Buying a rental in Australia? Some tax issues to consider

With COVID-19 still raging across Australia and its property market taking a hit, some Kiwis may be eyeing up the current price dip and thinking now’s a good time to snap up a Gold Coast or Bondi apartment. It may well be, but first it pays to consider a few of the tax aspects of this type of investment.


Here are the top three things to bear in mind before launching into this idea.


First, if you’re a New Zealand tax resident, it’s likely you’ll need to pay tax in New Zealand on any income received from the property. You may also need to pay tax in Australia on the property, in which case you may then be entitled to claim foreign tax credits in New Zealand for the tax paid in Australia.


Second, as well as paying New Zealand tax on the rental income, you may also have to pay New Zealand tax on any gains you make if you later sell the property. New Zealand’s land taxing rules apply to overseas property owned by New Zealand tax residents in the same way as for New Zealand property.

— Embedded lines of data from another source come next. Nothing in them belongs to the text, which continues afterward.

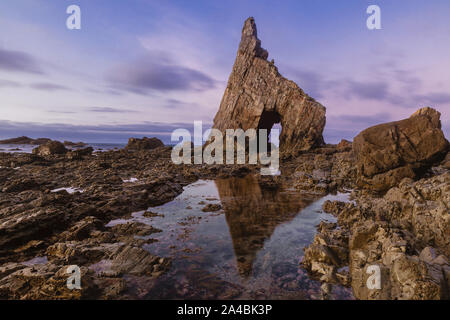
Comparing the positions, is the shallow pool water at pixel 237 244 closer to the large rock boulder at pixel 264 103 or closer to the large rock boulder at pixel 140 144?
the large rock boulder at pixel 264 103

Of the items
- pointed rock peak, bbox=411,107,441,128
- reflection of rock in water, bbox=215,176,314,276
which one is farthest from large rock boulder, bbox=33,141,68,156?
pointed rock peak, bbox=411,107,441,128

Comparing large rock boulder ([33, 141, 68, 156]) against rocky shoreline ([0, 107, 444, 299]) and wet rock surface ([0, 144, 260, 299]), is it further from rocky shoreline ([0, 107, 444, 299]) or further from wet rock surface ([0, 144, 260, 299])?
rocky shoreline ([0, 107, 444, 299])

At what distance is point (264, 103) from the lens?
132 ft

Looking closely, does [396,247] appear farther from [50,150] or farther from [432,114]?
[50,150]

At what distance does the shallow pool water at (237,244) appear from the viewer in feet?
18.9

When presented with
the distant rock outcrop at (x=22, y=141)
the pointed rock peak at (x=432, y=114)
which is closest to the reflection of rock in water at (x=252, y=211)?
the pointed rock peak at (x=432, y=114)

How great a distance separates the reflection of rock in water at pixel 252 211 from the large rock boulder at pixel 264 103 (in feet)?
59.7

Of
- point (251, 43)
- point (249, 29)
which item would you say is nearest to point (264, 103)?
point (251, 43)

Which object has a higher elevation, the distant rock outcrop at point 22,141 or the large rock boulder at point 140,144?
the distant rock outcrop at point 22,141

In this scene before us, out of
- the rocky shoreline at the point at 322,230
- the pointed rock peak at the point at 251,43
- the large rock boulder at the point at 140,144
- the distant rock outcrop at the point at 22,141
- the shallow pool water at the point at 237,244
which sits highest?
the pointed rock peak at the point at 251,43

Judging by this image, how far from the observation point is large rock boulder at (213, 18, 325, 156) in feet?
121

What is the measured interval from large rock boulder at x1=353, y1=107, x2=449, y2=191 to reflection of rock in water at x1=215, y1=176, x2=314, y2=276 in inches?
191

Third, if the property is financed by a foreign currency loan, New Zealand’s financial arrangement rules may apply. These rules mean that foreign exchange rate movements will affect the amount of deemed interest expenditure that can be claimed as a deduction in New Zealand. Furthermore, as a borrower, you may need to withhold non-resident withholding tax (NRWT) from the interest you pay on that loan and return that NRWT to Inland Revenue.


These issues can all get rather complicated and the tax impact will depend on the individual scenario. While the tax complications shouldn’t always be a barrier to these types of investments, they do require sound tax advice and forethought.